* _Deine Aufgabe_:
Gib die Zeilen von der ersten Zeile bis einschließlich der Zeile, die „- ruined wall (bbox: 128 77 170 113)“ enthält, unverändert wieder.

* _Arbeitsdaten_:

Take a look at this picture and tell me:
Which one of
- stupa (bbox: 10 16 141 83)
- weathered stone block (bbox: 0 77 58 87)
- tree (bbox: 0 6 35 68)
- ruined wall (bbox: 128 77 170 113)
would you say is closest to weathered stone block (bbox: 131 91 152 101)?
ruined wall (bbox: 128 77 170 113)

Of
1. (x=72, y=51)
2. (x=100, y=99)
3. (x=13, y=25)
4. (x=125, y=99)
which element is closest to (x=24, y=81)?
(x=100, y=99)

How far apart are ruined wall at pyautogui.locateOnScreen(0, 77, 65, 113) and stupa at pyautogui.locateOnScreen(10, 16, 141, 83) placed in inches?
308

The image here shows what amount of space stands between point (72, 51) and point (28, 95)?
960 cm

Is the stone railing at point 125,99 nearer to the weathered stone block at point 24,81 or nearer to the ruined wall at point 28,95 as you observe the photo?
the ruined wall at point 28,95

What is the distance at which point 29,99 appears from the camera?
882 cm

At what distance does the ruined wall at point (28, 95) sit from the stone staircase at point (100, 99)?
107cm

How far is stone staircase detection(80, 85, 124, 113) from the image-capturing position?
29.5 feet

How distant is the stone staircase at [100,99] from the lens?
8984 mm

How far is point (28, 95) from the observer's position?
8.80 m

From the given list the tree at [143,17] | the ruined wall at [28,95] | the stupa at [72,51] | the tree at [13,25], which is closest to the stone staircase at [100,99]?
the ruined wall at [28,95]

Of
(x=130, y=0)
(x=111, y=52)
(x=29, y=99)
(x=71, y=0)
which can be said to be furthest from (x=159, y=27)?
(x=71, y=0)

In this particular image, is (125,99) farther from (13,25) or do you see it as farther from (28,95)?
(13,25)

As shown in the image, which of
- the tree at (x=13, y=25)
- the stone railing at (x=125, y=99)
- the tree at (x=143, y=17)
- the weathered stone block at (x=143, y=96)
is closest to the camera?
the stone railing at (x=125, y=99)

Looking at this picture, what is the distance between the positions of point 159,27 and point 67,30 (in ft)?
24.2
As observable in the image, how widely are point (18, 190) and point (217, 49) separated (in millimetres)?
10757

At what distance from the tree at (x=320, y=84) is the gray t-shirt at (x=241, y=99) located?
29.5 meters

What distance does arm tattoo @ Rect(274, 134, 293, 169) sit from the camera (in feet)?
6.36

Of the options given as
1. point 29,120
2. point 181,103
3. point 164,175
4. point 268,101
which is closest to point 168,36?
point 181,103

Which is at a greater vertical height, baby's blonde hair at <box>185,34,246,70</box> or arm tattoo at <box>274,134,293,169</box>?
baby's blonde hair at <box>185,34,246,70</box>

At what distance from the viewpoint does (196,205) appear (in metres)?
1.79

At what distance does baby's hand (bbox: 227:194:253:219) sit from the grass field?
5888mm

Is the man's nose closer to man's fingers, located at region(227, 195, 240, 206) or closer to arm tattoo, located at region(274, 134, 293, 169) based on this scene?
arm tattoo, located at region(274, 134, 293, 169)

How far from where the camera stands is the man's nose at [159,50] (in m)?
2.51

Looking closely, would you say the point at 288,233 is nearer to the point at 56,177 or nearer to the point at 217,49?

* _Antwort unten_:
Take a look at this picture and tell me:
Which one of
- stupa (bbox: 10 16 141 83)
- weathered stone block (bbox: 0 77 58 87)
- tree (bbox: 0 6 35 68)
- ruined wall (bbox: 128 77 170 113)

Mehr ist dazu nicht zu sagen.